▶ Selected passage:
|---|

Description of the Objective
Ultraviolet observations of the solar corona reveal that most ions reach their maximum temperature within about five solar radii above the photosphere (Cranmer et al., 1997; Kohl et al., 2006; Telloni et al., 2007). On the other hand, the observed solar-wind temperature and anisotropy profiles beyond 0.3 au suggest that ion heating continues throughout the heliosphere (Cranmer et al., 2009; Matteini et al., 2012; Hellinger et al., 2013), while the electron temperature profiles are consistent with a predominantly non-local heat-flux deposition (Stverak et al., 2015). In addition to the heat-flux deposition, non-thermal features in the electron distribution function can contribute to the acceleration of the solar wind through ambipolar diffusion, the exospheric effect, and velocity filtration (Lemaire & Scherer, 1971; Scudder, 1994; Maksimovic et al., 2001; Maksimovic et al., 2005; Zouganelis et al., 2004, 2005). It is unclear, however, as to how and to which degree these different processes contribute to the acceleration and heating of the solar wind. A major step forward in our understanding of the solar wind would be the quantitative comparison between exospheric effects and wave/turbulence processes for their role in the acceleration of the plasma.
Needed Observations
Detailed studies of the radial evolution of the ion and electron distribution functions are the cornerstone for determining the spatial dependence of the energy deposition in the solar wind. In a first step, these measurements will allow us to perform an energy budget analysis like the one presented by Cranmer et al. (2009) and Stverak et al. (2015).
Beyond these budget analyses, which are based on moment calculations, we will measure the radial evolution of the shape of the observed ion distributions with high resolution in velocity space through case studies to learn about heating mechanisms at different distances. For example, the predominant occurrence of quasi-linear plateaus would indicate cyclotron-resonant dissipation (Marsch & Tu, 2001; Marsch & Bourouaine, 2011), while a Moyal distribution would indicate energy deposition through stochastic heating (Klein & Chandran, 2016). These high-resolution ion case studies are an important addition to the moment analyses since they will help us to understand the nature of the heating processes rather than just the presence of a heating process.
High-resolution measurements of the electron distributions and the determination of their third-order velocity moments will allow us to investigate the radial profiles of the electron heat flux as well as its evolution through free-streaming, collisions, and kinetic instabilities (see Gary et al., 1999; Bale et al., 2013; Landi et al. 2014). Furthermore, the observation of truncated electron distributions can lead to a quantification of exospheric effects and their contribution to the solar-wind acceleration by comparison with exospheric-model predictions (Pierrard et al., 1999; Lie-Svendsen & Leer, 2000).
Relevant SOOPs:
R_FULL_HRES_HCAD_Density-Fluctuations
R_SMALL_HRES_MCAD_Polar-Observations

|---|

▶ Input data:
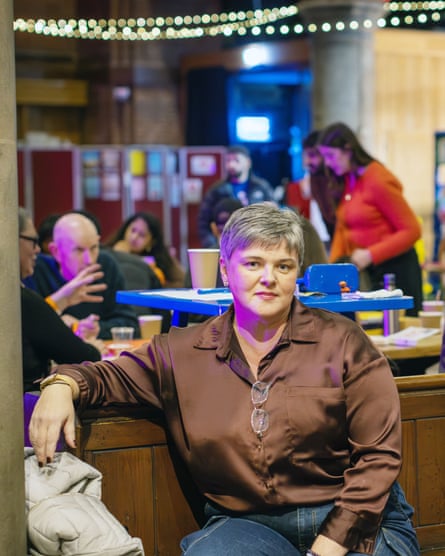 Elizabeth sits on a church pew; she has short grey hair, wears a brown satin shirt and blue jeans. Other attenders are in the background talking, reading and drinking coffee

|---|

▶ Tasks to carry out:
1/ In the solar-wind heating text, what would a Moyal distribution indicate?
2/ Write out the part of the solar-wind heating text starting at "Needed Observations" and ending at "et al. (2015).".

▶ Answer section:
1/ Energy deposition through stochastic heating.

2/
Needed Observations
Detailed studies of the radial evolution of the ion and electron distribution functions are the cornerstone for determining the spatial dependence of the energy deposition in the solar wind. In a first step, these measurements will allow us to perform an energy budget analysis like the one presented by Cranmer et al. (2009) and Stverak et al. (2015).